Swap "elevation" for "height" in everything from the line containing "Between the two" down to the line containing "233 centimetres", and reproduce those lines alone with nothing else changed.

(Excerpts of spatial question data)
..............................

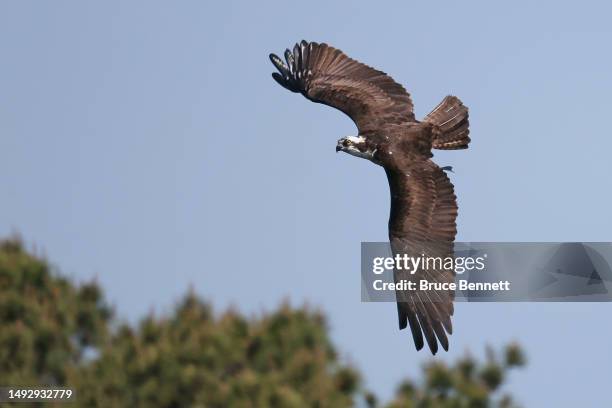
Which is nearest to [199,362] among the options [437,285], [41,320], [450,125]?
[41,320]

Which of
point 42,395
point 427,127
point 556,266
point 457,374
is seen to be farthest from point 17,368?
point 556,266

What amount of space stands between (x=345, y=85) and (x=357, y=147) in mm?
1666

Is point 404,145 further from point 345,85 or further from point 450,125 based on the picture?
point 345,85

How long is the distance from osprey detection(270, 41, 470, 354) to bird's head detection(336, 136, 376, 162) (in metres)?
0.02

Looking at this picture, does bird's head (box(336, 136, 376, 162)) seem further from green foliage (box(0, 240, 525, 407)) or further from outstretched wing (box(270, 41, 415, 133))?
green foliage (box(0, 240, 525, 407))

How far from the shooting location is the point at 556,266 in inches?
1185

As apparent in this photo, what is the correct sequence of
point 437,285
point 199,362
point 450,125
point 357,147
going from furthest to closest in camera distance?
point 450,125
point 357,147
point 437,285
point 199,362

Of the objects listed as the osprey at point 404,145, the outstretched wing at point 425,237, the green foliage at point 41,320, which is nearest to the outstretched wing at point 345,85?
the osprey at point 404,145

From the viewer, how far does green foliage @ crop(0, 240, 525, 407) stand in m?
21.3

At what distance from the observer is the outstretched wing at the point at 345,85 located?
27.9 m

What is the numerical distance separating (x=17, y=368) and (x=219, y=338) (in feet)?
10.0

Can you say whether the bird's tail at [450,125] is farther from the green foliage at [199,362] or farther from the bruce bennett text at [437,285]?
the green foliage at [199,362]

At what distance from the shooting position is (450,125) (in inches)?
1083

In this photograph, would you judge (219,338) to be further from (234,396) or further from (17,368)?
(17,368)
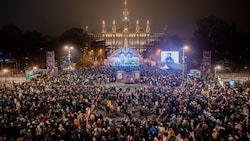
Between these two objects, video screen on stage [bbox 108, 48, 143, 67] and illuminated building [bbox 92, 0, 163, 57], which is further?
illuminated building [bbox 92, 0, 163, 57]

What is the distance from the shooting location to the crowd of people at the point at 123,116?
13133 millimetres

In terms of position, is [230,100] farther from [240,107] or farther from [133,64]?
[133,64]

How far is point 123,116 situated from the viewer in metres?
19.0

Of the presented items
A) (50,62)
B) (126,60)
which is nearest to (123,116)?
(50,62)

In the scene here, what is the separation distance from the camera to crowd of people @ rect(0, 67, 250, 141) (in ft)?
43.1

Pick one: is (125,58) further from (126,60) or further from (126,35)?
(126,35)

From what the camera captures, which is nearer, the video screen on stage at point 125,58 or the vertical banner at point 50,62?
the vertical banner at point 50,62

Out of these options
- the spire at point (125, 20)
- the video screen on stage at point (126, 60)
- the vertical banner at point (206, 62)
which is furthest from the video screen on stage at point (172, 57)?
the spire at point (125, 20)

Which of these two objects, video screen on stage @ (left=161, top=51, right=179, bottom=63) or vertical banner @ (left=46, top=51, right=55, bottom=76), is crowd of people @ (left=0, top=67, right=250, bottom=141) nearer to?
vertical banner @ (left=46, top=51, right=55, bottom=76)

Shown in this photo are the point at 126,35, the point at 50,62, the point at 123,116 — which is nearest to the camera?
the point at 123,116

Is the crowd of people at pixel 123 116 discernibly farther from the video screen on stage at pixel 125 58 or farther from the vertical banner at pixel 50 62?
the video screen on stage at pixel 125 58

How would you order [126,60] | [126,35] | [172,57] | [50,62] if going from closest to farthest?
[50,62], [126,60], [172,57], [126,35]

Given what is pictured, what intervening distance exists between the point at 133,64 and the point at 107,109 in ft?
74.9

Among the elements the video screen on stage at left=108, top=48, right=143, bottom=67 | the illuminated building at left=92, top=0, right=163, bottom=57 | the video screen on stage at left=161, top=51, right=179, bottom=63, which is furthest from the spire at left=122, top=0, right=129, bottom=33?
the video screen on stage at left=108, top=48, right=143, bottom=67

..............................

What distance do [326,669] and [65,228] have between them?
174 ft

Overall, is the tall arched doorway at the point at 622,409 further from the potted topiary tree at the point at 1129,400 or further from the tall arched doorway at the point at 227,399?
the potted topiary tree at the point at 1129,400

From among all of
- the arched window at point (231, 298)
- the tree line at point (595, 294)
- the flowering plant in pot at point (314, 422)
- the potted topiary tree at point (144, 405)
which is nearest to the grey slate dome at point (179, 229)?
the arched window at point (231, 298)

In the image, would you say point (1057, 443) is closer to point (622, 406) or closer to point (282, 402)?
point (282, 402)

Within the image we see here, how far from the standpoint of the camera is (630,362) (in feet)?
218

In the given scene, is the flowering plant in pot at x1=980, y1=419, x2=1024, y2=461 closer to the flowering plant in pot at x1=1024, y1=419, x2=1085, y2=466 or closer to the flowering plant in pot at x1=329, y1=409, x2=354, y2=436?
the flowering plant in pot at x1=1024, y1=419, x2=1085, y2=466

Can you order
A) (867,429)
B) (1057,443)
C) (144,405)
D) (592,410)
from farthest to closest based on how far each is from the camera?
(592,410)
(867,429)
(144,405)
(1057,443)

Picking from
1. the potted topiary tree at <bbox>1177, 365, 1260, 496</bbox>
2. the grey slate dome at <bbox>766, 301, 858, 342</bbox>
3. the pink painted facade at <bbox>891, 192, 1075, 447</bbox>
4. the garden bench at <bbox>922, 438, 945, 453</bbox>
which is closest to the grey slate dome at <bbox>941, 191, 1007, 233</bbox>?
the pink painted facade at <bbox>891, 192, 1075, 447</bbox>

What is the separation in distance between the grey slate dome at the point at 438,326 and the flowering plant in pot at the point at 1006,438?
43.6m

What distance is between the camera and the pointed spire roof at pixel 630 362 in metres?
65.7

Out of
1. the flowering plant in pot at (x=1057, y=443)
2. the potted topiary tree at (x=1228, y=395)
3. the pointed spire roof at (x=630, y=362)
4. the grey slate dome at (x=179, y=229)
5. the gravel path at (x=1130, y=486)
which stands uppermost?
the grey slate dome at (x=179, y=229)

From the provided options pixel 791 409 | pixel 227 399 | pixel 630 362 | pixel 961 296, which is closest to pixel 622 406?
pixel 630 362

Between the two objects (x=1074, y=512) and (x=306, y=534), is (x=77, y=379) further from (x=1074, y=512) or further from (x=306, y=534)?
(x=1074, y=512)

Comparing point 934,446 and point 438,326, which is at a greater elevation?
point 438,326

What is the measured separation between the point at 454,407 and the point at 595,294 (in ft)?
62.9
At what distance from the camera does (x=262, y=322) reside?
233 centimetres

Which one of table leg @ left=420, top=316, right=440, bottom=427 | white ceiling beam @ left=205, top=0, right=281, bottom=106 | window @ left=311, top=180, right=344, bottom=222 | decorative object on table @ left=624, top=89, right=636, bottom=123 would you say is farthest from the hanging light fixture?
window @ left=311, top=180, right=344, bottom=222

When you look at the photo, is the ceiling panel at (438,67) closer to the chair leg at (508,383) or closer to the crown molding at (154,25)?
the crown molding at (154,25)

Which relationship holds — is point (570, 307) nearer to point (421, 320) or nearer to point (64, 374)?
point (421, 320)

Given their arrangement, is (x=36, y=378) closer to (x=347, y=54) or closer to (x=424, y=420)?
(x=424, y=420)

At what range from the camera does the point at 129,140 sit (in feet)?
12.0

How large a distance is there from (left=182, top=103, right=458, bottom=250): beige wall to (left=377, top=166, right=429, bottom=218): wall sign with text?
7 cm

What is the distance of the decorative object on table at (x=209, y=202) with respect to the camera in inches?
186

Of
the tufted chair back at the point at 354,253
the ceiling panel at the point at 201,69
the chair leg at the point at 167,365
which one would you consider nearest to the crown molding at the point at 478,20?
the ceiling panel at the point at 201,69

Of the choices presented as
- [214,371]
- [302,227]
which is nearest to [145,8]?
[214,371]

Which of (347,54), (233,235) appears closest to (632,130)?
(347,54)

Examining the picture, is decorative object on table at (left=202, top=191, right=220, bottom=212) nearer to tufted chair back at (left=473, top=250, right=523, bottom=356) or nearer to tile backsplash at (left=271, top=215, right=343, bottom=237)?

..............................

### Written response:
Between the two objects (x=1074, y=512) and (x=306, y=534), is (x=77, y=379) further from (x=1074, y=512) or further from (x=306, y=534)?
(x=1074, y=512)

Comparing point 934,446 and point 438,326, which is at a greater height?
point 438,326

What is the measured separation between the point at 454,407 and the point at 595,294 (in ft)?
62.9
At what distance from the camera does (x=262, y=322) reside?
233 centimetres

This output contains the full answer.